Duane's take
Here's how the official marker tells it, and I'll do my best to do it justice. Picture it: 1889, out in Chambers County, and a man named Elmer W. Barber is digging a water well near his home.
Sixty-five feet down — just trying to get himself some water — and what does he find? Inflammable gas. Right there near the top of a salt dome.
And not just any salt dome. This one carried the family name. Barbers Hill, first settled by Elmer's father, Amos Barber, before him.
Now, Elmer — born in 1854, still had all the way to 1935 ahead of him — probably didn't know what to make of that hissing, flammable surprise down in the dark. But the ground beneath Barbers Hill knew something nobody had quite figured out yet. It was keeping a secret, and it was going to make folks wait for it.
Then came 1901. Spindletop blew in, and the whole world got a little oil-crazy. Prospectors started sniffing around Chambers County, seeking leases on that hill.

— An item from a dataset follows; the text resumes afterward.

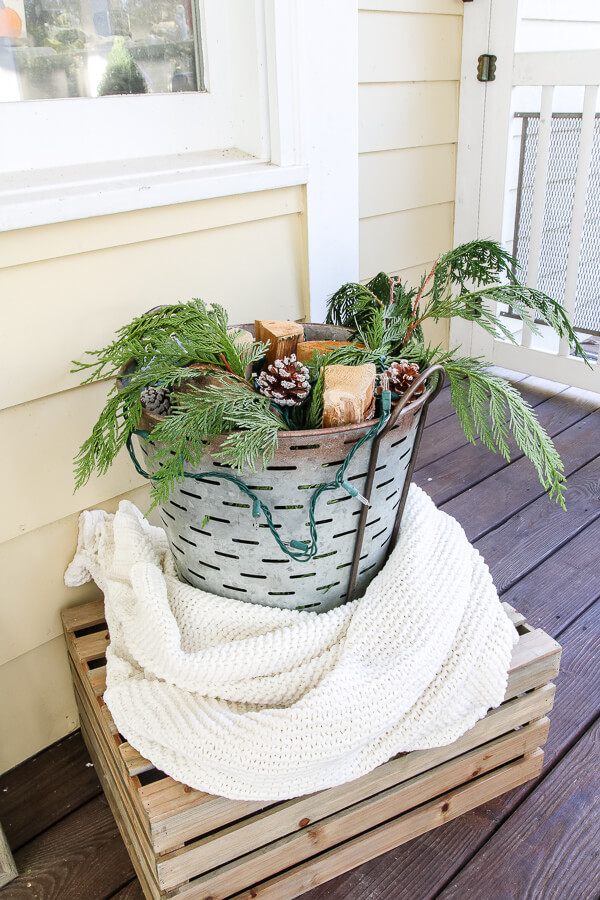 galvanized bucket on porch with white blanket wrapped around it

By 1902, a man named Pattillo Higgins — he'd been an early promoter of Spindletop itself, born in 1863 and not going anywhere until 1955 — drilled on the northwest slope. His well was shallow, like most of the early operations out there. And those early wells?
They yielded little. To make matters worse, the low price of crude oil discouraged large investment. The hill wasn't giving up its secret cheap, and the money men weren't willing to press the issue.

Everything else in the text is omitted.